The Company’s consolidated balance sheet at September 30, 2013 reflected cash of $17.8 million, as compared to $19.8 million at June 30, 2013, as cash generated from operations was more than offset by the distribution of our partner’s share of year-to-date Pernix-Serka L.P. earnings and reduction of our total debt from $2.7 million to $2.5 million, reflecting repayment of the a portion of debt incurred in connection with the purchase of our corporate headquarters property in March of this year. Total stockholders’ equity decreased to $7.9 million at September 30, 2013 from $15.0 million at June 30, 2013, reflecting the net loss generated by the increase in the valuation allowance on deferred tax assets (a non-cash item), as well as the aforementioned distribution of our partner’s share of earnings in Pernix-Serka L.P. Construction backlog declined slightly to $53.0 million, as compared to $59.6 million at the end of the second quarter, reflecting significant progress on our existing construction contracts, net of additional contractual commitments in our construction segment. The Company recently began performance on two new contracts and will begin work on a third recent award in the fourth quarter of 2013, which will generate opportunities to penetrate new geographic areas, diversify our customer base, and broaden strategic relationships.

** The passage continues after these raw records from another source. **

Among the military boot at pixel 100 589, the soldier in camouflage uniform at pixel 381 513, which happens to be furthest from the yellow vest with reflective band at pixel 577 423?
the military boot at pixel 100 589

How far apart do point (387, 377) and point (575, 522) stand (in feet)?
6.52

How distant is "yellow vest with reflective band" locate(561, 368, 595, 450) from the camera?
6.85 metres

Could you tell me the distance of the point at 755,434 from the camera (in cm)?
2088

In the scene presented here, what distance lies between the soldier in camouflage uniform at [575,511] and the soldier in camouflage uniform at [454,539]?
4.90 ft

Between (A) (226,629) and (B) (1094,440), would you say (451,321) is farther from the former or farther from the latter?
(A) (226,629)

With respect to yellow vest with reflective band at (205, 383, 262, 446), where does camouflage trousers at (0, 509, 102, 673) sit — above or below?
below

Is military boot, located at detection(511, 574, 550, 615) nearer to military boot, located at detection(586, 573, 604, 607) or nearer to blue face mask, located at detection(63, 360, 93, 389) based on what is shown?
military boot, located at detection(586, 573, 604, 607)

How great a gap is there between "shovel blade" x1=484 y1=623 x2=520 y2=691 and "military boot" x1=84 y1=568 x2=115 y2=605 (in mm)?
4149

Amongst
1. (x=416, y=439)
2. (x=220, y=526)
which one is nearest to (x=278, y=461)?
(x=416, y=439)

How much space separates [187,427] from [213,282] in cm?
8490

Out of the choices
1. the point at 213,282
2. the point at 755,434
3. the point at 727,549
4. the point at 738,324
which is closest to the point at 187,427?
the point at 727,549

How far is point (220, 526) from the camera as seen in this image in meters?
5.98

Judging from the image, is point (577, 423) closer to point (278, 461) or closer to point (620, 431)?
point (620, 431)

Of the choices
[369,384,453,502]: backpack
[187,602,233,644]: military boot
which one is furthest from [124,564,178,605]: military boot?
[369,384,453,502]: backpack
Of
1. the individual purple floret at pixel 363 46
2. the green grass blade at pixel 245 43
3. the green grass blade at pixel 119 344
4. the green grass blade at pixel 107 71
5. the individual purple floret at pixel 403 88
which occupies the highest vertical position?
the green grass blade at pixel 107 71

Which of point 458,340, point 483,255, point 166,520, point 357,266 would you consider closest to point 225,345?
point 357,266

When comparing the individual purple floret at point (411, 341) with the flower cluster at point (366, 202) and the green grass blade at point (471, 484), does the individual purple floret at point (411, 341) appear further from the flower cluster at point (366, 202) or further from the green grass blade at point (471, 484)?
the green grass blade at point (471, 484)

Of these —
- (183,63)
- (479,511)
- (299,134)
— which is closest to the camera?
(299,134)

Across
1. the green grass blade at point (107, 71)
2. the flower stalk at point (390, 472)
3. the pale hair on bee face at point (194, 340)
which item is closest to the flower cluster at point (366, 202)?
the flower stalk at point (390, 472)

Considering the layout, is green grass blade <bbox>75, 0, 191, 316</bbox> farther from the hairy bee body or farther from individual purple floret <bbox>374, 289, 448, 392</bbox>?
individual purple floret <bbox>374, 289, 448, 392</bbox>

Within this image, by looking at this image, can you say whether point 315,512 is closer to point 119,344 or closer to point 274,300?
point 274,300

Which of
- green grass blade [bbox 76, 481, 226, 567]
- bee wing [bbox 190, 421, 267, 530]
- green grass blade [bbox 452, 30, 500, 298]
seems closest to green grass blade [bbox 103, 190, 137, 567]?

“Our financial condition remains solid, both in terms of liquidity and debt levels. Management continues to focus on strengthening our balance sheet with additional capital and executing our strategic plan within both business segments to drive growth and continued operating profitability,” said Zayed. “We have a long-term perspective and remain committed to creating value for our shareholders, and we will continue to pursue attractive opportunities that will be accretive to our earnings.”
The Company filed its Form 10-Q with the Securities and Exchange Commission on November 19, 2013, which incorporates its unaudited financial statements and notes thereto for the quarter and nine months ended September 30, 2013.
About Pernix Group, Inc.
Pernix Group, Inc. is a global company with its headquarters in Lombard, Illinois. The Company is engaged in two primary operating business segments: construction services as a Design-Build General Contractor in the Federal and Government market; and building, managing and investing in Power Generation Projects as an Independent Power Producer. Pernix has full-scale construction and management capabilities, with operations in Africa, the Middle East, and the South Pacific. Pernix Group, Inc. common stock is traded on the over-the-counter bulletin board (OTCBB) under the symbol PRXG. Additional information is available at www.pernixgroup.com.
Certain of the statements made in this press release are forward-looking statements within the meaning of the Securities Litigation Reform Act of 1995. Such statements involve certain risks and uncertainties that could cause actual results to differ materially from those in the forward-looking statements. Potential risks and other factors that could cause or contribute to actual results differing materially from such forward-looking statements are discussed in greater detail in the Company’s filings with the U.S. Securities and Exchange Commission.